Information given =
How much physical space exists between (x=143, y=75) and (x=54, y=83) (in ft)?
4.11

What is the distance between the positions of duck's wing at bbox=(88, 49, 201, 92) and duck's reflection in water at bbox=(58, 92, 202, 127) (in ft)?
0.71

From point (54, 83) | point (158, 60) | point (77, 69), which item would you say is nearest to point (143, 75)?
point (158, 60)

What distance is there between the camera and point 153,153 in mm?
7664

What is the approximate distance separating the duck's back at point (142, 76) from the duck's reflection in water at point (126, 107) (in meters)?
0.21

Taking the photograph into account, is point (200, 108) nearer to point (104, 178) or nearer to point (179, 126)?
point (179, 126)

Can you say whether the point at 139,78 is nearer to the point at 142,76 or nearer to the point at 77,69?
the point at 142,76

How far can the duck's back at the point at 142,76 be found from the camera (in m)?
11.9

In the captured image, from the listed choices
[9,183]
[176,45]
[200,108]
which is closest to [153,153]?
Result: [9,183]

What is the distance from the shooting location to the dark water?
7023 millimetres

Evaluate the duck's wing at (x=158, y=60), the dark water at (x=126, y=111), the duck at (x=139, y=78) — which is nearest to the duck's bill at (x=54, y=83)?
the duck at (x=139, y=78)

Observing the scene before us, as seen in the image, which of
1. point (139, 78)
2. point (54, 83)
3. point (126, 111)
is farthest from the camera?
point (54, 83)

Short exercise = Copy the records above exactly as they appear, line for line.

Solution to the exercise =
How much physical space exists between (x=143, y=75) and (x=54, y=83) (in ft)?
4.11

What is the distance between the positions of duck's wing at bbox=(88, 49, 201, 92) and duck's reflection in water at bbox=(58, 92, 202, 127) (in ft)?
0.71

From point (54, 83) | point (158, 60) | point (77, 69), which item would you say is nearest to point (143, 75)?
point (158, 60)

What distance is there between the camera and point 153,153 in mm?
7664

What is the approximate distance separating the duck's back at point (142, 76) from the duck's reflection in water at point (126, 107) (in meters)?
0.21

Taking the photograph into account, is point (200, 108) nearer to point (104, 178) or nearer to point (179, 126)?
point (179, 126)

Can you say whether the point at 139,78 is nearer to the point at 142,76 or nearer to the point at 77,69?
the point at 142,76

How far can the duck's back at the point at 142,76 be found from the camera (in m)?
11.9

In the captured image, from the listed choices
[9,183]
[176,45]
[200,108]
which is closest to [153,153]?
Result: [9,183]

What is the distance from the shooting location to the dark water?
7023 millimetres

Evaluate the duck's wing at (x=158, y=60), the dark water at (x=126, y=111), the duck at (x=139, y=78) — which is nearest to the duck's bill at (x=54, y=83)?
the duck at (x=139, y=78)

Observing the scene before us, as seen in the image, which of
1. point (139, 78)
2. point (54, 83)
3. point (126, 111)
is farthest from the camera?
point (54, 83)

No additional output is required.